Why use double indirection? or Why use pointers to pointers?

Question

When should a double indirection be used in C? Can anyone explain with a example?

What I know is that a double indirection is a pointer to a pointer. Why would I ne

Answer 1

The following is a very simple C++ example that shows that if you want to use a function to set a pointer to point to an object, you need a pointer to a pointer. Otherwise, the pointer will keep reverting to null.

(A C++ answer, but I believe it's the same in C.)

(Also, for reference: Google("pass by value c++") = "By default, arguments in C++ are passed by value. When an argument is passed by value, the argument's value is copied into the function's parameter.")

So we want to set the pointer b equal to the string a.

#include 
#include 

void Function_1(std::string* a, std::string* b) {
  b = a;
  std::cout << (b == nullptr);  // False
}

void Function_2(std::string* a, std::string** b) {
  *b = a;
  std::cout << (b == nullptr);  // False
}

int main() {
  std::string a("Hello!");
  std::string* b(nullptr);
  std::cout << (b == nullptr);  // True

  Function_1(&a, b);
  std::cout << (b == nullptr);  // True

  Function_2(&a, &b);
  std::cout << (b == nullptr);  // False
}

// Output: 10100

What happens at the line Function_1(&a, b);?

• The "value" of &main::a (an address) is copied into the parameter std::string* Function_1::a.
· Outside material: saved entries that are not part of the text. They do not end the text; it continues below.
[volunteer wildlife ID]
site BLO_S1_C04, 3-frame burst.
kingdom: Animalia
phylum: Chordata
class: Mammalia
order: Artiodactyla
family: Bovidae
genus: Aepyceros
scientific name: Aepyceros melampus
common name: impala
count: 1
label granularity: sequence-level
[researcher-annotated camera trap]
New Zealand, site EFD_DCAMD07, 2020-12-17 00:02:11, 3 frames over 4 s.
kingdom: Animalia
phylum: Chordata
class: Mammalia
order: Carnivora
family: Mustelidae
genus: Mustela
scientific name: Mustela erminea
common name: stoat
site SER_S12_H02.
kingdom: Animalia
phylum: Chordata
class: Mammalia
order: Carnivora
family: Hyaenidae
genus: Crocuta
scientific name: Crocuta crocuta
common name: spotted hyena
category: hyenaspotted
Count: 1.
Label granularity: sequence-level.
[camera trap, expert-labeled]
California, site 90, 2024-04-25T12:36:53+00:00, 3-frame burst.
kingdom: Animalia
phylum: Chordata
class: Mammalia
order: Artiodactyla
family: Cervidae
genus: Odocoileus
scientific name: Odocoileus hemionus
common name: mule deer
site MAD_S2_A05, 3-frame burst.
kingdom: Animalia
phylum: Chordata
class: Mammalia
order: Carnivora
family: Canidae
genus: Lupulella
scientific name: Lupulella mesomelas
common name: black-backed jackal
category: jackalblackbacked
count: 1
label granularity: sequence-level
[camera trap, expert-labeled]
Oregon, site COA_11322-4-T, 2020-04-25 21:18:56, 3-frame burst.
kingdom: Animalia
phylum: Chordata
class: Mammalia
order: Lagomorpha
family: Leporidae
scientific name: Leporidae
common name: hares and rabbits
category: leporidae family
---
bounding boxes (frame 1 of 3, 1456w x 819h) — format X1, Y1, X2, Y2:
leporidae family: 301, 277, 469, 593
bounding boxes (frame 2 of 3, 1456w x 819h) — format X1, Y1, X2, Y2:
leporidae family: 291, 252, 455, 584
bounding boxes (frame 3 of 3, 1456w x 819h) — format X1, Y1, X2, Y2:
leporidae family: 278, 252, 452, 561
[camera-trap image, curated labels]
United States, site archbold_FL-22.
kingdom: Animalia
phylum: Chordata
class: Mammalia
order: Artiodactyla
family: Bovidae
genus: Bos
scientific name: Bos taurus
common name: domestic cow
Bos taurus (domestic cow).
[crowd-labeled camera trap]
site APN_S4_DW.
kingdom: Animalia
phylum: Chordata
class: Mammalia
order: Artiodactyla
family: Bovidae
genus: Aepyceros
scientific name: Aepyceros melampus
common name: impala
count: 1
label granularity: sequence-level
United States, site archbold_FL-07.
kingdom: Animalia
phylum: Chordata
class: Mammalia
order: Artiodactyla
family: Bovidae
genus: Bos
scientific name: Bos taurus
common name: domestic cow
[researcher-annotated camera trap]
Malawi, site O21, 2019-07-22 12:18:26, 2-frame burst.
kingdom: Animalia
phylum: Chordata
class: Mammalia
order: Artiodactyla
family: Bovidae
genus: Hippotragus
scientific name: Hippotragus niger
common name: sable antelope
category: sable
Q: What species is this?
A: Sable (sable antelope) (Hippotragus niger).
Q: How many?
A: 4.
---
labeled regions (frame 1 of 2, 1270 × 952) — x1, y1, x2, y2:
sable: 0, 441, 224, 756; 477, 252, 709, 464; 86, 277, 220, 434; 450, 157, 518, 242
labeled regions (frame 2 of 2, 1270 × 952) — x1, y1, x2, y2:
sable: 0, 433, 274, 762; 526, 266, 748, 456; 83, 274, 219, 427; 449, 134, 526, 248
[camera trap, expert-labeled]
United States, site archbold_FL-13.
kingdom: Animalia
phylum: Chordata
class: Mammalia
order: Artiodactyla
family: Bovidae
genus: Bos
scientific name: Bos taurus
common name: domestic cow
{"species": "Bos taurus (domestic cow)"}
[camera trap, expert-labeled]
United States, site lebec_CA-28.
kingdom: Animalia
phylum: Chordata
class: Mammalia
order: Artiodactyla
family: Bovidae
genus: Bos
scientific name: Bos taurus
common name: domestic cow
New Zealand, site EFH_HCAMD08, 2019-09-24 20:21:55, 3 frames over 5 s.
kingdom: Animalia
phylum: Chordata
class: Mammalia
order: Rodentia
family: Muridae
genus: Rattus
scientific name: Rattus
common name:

Therefore Function_1::a is a pointer to (i.e. the memory address of) the string main::a.

• The "value" of main::b (an address in memory) is copied into the parameter std::string* Function_1::b. Therefore there are now 2 of these addresses in memory, both null pointers. At the line b = a;, the local variable Function_1::b is then changed to equal Function_1::a (= &main::a), but the variable main::b is unchanged. After the call to Function_1, main::b is still a null pointer.

What happens at the line Function_2(&a, &b);?

• The treatment of the a variable is the same: within the function, Function_2::a is the address of the string main::a.

• But the variable b is now being passed as a pointer to a pointer. The "value" of &main::b (the address of the pointer main::b) is copied into std::string** Function_2::b. Therefore within Function_2, dereferencing this as *Function_2::b will access and modify main::b . So the line *b = a; is actually setting main::b (an address) equal to Function_2::a (= address of main::a) which is what we want.

If you want to use a function to modify a thing, be it an object or an address (pointer), you have to pass in a pointer to that thing. The thing that you actually pass in cannot be modified (in the calling scope) because a local copy is made.

(An exception is if the parameter is a reference, such as std::string& a. But usually these are const. Generally, if you call f(x), if x is an object you should be able to assume that f won't modify x. But if x is a pointer, then you should assume that f might modify the object pointed to by x.)